Dominican Republic vs Honduras Manufacturing: 2026 Comparison
Honduras is the most established CAFTA-DR manufacturing economy in Central America, with a textile and apparel cluster that rivals any in the Western Hemisphere. This comparison examines the DR and Honduras as competing nearshoring destinations for US manufacturers evaluating their options in 2026, using current data from official government sources, World Bank, and industry associations.
Key Metrics
| Metric | Dominican Republic | Honduras |
|---|---|---|
| GDP (2024) | $121 billion | $32 billion |
| GDP Growth (2024) | 5.1% | 3.8% |
| Minimum Wage (textile mfg) | ~$230-$280/month | ~$280-$340/month |
| Free Zone Corporate Tax | 0% (Law 8-90, 20 years) | 0% (ZIP/ZOLI, 20 years) |
| Homicide Rate (per 100K) | 12.4 | 35.8 |
| World Bank Rule of Law | 45th percentile | 22nd percentile |
| Primary Port | Caucedo (DP World, 1.2M TEU) | Puerto Cortés (0.9M TEU) |
| Internet Speed (avg) | 85 Mbps | 18 Mbps |
| Power Cost (industrial) | $0.14-$0.17/kWh | $0.13-$0.17/kWh |
Security: The Decisive Factor
Honduras’s homicide rate of 35.8 per 100,000 (2024) is among the highest in the Western Hemisphere — nearly three times the DR’s 12.4. Extortion of businesses, including systematic shakedowns of manufacturing logistics operations, is widely documented in the San Pedro Sula industrial corridor.

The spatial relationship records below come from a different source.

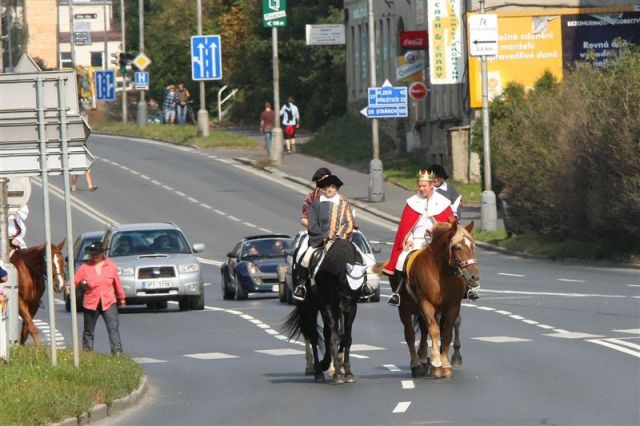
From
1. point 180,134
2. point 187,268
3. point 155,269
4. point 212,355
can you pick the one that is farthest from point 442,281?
point 180,134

Executive kidnapping risk in Honduras is classified as “critical” by most private security firms; the DR is classified “low-moderate.” For US multinationals with duty-of-care obligations to expatriate personnel, this security differential is often determinative regardless of cost comparisons.
Textile and Apparel: Honduras’s Historic Strength
Honduras’s Choloma and San Pedro Sula textile corridor is one of the most developed in CAFTA-DR, with integrated fabric mills, yarn spinners, and apparel manufacturers within a compact geography. Honduras exports over $3.5 billion in apparel annually — more than three times the DR’s apparel exports. For US apparel brands requiring full-package production (FPP) with integrated fabric sourcing, Honduras’s vertical supply chain depth is unmatched in the Caribbean basin.
However, this advantage is narrowing. Honduras’s textile wage advantage over the DR eroded after 2015 wage increases. The quality of Honduran garment manufacturing is high but faces the same “race-to-bottom” pressures as other low-cost producers. The DR’s apparel sector, though smaller, increasingly specializes in premium, fashion-forward, and smaller-run programs where speed-to-market and quality precision matter more than unit cost.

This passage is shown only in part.